Second, do not undermine extended deterrence. The policy and the capabilities that underlie it have been a bulwark against nuclear proliferation and will serve that function in the future. U.S. decisions regarding future nuclear doctrine, maintaining scientific and technical capabilities, weapons life extension programs, and stockpile size should all take into account the need to sustain extended deterrence.

Third, improved nuclear security must remain a top priority. President Obama held the first Nuclear Security Summit in 2010, to highlight this pressing issue, and another will be held in the Hague next month. Much good work has been done, but the job is not over. Continuing seizures of fissile material—plutonium and highly enriched uranium—outside of authorized control, including cases in 2003, 2006, 2010, and 2011 are clear evidence of nuclear security breakdowns. Combined with significant security incidents in South Africa in 2007 and Oak Ridge, Tennessee in 2012, the seizures show systemic failures that must be corrected.
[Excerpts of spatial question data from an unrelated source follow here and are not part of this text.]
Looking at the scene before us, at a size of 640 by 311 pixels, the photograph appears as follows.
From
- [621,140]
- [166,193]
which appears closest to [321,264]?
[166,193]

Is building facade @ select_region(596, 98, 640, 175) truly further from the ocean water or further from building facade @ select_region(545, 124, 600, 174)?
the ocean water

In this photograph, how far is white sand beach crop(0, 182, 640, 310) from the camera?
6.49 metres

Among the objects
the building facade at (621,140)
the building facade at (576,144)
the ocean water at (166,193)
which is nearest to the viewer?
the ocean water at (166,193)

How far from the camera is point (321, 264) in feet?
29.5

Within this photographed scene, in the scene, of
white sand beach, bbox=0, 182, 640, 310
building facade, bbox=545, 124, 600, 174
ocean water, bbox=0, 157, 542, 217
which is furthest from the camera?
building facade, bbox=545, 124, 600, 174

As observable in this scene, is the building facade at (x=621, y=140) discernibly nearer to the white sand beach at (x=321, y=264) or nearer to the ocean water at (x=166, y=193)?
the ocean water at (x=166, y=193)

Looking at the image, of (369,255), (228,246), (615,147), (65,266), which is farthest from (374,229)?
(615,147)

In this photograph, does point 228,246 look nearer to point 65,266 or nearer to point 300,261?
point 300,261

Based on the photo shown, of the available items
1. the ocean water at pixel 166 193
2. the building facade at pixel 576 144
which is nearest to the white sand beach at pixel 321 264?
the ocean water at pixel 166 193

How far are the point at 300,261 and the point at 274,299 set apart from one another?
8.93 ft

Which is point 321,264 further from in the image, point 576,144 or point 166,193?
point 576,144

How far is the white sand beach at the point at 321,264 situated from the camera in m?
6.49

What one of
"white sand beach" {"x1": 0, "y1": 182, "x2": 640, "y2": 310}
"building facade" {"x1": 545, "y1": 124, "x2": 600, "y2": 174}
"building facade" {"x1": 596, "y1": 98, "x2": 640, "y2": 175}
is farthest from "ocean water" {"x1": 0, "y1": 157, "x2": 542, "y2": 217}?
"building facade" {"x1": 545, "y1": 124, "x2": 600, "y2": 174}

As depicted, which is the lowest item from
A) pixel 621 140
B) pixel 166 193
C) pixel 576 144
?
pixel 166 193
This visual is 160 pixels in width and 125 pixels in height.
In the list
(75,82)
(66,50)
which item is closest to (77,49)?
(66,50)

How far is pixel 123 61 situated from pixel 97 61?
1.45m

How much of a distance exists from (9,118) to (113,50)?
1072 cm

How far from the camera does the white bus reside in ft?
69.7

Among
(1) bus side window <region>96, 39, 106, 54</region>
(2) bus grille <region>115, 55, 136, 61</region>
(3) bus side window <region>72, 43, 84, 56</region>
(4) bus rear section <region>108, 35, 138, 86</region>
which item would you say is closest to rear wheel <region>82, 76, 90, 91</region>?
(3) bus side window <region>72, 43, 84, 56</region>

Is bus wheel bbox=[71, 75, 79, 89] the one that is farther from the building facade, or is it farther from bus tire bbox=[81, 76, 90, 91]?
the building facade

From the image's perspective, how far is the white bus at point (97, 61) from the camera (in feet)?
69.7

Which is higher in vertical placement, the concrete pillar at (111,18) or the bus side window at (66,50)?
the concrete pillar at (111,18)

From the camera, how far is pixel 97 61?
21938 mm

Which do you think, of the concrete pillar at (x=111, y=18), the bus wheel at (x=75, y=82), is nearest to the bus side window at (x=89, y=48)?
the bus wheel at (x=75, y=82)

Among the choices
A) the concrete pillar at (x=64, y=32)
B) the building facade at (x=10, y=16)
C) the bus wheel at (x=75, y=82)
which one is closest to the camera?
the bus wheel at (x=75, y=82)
Despite repeated challenges, the Nonproliferation Treaty has been remarkably successful. To maintain it, and to avoid the nuclear anarchy that would attend its demise, the best must maintain their convictions and the worst must be convinced that pursuing proliferation will not advantage them over the long term. If we remember history and apply sensible policies, the center can hold.

William Tobey is a senior fellow at the Harvard Kennedy School’s Belfer Center for Science and International Affairs. He served on the U.S. National Security Council Staff in three administrations.